L'action civile devant les tribunaux répressifs est un droit exceptionnel qui, en raison de sa nature, doit être strictement renfermé dans les limites fixées par les dispositions du code de procédure pénale, dont l'article 2 dispose qu'elle n'appartient qu'à ceux qui ont personnellement souffert du dommage directement causé par l'infraction.

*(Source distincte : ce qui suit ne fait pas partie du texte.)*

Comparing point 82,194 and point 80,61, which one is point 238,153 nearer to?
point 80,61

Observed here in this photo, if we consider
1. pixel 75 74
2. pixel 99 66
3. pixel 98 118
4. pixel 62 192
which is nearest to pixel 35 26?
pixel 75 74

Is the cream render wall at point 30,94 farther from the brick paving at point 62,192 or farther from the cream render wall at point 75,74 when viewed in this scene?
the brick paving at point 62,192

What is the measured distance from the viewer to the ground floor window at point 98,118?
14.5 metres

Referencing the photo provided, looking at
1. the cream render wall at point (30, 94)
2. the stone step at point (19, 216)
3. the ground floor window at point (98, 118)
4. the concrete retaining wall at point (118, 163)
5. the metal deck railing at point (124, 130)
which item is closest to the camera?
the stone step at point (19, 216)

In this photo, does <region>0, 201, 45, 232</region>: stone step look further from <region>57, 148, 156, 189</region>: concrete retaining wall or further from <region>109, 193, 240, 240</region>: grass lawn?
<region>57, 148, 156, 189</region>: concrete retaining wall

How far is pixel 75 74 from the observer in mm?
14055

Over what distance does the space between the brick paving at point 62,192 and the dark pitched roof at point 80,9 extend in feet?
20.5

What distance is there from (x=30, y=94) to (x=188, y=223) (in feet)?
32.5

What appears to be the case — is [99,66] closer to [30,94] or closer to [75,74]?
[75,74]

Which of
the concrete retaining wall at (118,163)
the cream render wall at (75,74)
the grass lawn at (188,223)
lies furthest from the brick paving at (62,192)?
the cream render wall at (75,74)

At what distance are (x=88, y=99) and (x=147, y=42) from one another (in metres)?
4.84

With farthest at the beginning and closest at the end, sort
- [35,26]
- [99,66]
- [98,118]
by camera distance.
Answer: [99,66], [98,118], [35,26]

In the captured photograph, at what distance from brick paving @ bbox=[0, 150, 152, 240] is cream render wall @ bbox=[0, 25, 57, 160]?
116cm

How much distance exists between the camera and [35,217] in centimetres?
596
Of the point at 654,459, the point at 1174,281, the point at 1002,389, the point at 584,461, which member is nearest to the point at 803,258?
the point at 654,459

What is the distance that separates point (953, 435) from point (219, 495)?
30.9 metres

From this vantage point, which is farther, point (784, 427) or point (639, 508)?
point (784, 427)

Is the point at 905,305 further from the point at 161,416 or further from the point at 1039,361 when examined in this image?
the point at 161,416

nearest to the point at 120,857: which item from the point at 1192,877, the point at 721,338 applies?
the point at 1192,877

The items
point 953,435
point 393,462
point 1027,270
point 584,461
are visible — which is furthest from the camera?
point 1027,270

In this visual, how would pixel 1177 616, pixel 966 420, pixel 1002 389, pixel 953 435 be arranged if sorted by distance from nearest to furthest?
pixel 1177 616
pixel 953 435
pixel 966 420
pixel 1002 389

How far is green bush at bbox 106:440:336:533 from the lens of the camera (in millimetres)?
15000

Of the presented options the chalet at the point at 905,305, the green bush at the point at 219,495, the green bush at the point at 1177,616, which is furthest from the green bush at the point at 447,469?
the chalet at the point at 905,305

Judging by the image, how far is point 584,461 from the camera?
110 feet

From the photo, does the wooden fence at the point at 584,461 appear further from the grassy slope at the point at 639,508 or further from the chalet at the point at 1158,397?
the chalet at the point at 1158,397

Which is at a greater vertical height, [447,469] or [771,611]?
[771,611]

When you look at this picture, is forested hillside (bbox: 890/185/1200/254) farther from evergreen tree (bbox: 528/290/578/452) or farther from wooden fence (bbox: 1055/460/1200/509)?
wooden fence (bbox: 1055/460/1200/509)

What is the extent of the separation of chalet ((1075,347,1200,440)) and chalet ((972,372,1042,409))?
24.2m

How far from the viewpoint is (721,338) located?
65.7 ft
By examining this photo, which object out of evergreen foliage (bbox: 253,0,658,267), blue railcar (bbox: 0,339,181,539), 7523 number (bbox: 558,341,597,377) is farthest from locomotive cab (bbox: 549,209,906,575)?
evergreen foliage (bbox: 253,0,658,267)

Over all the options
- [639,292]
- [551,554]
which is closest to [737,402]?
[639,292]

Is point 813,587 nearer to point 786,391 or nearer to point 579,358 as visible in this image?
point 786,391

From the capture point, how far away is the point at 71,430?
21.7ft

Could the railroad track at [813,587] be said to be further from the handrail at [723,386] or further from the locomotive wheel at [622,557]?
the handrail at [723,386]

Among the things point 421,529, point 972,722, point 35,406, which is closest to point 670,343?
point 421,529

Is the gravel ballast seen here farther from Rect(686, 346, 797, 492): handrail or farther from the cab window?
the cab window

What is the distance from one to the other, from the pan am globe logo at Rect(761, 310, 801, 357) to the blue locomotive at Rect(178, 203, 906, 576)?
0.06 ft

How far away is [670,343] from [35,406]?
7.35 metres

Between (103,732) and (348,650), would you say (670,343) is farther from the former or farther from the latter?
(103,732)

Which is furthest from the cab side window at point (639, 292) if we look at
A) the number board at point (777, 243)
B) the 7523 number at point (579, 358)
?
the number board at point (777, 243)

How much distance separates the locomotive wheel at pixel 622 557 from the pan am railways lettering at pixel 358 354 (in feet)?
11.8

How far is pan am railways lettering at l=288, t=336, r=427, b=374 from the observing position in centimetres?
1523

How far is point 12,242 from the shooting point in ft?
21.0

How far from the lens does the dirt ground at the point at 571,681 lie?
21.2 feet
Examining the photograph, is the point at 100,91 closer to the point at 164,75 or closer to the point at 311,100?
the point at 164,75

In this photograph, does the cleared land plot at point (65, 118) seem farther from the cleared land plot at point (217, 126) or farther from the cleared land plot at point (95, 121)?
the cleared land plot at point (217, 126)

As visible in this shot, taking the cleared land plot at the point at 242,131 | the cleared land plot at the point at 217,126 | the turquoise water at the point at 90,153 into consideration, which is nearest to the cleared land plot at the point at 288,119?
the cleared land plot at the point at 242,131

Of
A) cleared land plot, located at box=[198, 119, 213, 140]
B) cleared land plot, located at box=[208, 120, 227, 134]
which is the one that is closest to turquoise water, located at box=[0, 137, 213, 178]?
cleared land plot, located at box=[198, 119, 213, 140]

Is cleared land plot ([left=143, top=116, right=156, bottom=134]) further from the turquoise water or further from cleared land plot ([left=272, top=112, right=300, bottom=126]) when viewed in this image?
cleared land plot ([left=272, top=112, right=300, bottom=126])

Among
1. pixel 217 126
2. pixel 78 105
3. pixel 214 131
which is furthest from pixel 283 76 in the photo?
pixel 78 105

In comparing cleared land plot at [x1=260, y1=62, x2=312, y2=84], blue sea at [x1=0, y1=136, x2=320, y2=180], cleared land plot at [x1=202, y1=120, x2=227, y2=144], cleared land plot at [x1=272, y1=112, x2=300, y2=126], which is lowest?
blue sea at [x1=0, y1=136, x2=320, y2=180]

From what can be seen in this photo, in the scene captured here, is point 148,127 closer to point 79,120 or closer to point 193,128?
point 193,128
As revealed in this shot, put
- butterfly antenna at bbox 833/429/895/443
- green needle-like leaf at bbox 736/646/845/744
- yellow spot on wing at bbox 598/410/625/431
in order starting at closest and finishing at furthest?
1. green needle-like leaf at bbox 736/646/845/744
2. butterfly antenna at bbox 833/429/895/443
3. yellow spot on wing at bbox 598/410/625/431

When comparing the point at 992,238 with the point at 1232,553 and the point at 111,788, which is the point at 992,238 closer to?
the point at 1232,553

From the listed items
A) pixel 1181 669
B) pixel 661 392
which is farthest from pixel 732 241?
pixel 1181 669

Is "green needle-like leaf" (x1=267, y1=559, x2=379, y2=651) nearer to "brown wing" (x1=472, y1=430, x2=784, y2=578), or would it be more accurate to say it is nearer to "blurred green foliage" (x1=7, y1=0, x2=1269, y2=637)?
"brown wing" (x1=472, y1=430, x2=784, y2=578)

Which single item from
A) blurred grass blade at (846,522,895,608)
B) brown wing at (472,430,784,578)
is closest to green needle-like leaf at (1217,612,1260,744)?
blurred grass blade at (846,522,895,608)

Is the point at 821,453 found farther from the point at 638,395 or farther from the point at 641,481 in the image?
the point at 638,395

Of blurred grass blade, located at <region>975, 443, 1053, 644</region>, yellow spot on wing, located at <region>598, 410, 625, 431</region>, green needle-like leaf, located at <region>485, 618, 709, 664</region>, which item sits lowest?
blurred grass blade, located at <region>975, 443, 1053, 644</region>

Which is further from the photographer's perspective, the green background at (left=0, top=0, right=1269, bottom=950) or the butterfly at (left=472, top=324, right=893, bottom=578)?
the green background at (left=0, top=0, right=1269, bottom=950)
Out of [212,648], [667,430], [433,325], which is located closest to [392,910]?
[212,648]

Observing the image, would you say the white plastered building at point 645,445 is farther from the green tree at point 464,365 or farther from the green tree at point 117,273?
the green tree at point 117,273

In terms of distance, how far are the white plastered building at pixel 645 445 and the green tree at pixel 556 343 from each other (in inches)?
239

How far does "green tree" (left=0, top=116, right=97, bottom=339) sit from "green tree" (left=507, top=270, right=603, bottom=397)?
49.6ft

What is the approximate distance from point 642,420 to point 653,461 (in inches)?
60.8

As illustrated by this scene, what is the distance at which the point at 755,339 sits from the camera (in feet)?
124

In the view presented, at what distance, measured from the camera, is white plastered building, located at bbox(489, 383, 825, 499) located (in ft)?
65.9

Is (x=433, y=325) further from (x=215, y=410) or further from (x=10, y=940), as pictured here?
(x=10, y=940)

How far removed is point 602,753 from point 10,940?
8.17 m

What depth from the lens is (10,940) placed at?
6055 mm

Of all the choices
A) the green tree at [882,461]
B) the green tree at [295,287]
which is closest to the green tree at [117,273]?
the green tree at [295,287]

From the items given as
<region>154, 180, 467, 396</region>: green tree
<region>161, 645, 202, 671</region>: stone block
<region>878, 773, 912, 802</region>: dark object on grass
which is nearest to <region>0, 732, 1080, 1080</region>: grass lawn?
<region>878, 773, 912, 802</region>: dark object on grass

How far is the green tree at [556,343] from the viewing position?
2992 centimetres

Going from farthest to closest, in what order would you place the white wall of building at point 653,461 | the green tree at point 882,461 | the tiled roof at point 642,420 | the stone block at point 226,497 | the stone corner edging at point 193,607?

Est par conséquent irrecevable la constitution de partie civile du nouveau propriétaire d'un immeuble qui demande réparation du préjudice causé par une atteinte à ce bien, alors qu'il n'était pas titulaire des droits de propriété au moment où l'infraction a été commise, le dommage subi étant indirect

Introduction
N° W 23-86.752 F-B

N° 00156

ODVS

11 FÉVRIER 2025

REJET

M. BONNAL président,

R É P U B L I Q U E F R A N Ç A I S E

________________________________________

AU NOM DU PEUPLE FRANÇAIS

_________________________

ARRÊT DE LA COUR DE CASSATION, CHAMBRE CRIMINELLE,

DU 11 FÉVRIER 2025

Mme [B] [K], épouse [G], partie civile, a formé un pourvoi contre l'arrêt de la cour d'appel de Limoges, chambre des mineurs, en date du 17 octobre 2023, qui, dans la procédure suivie contre [V] [N] et [W] [Z] des chefs, pour le premier, de destruction par un moyen dangereux et pour le second, de complicité, a prononcé sur les intérêts civils.

Des mémoires ont été produits, en demande et en défense.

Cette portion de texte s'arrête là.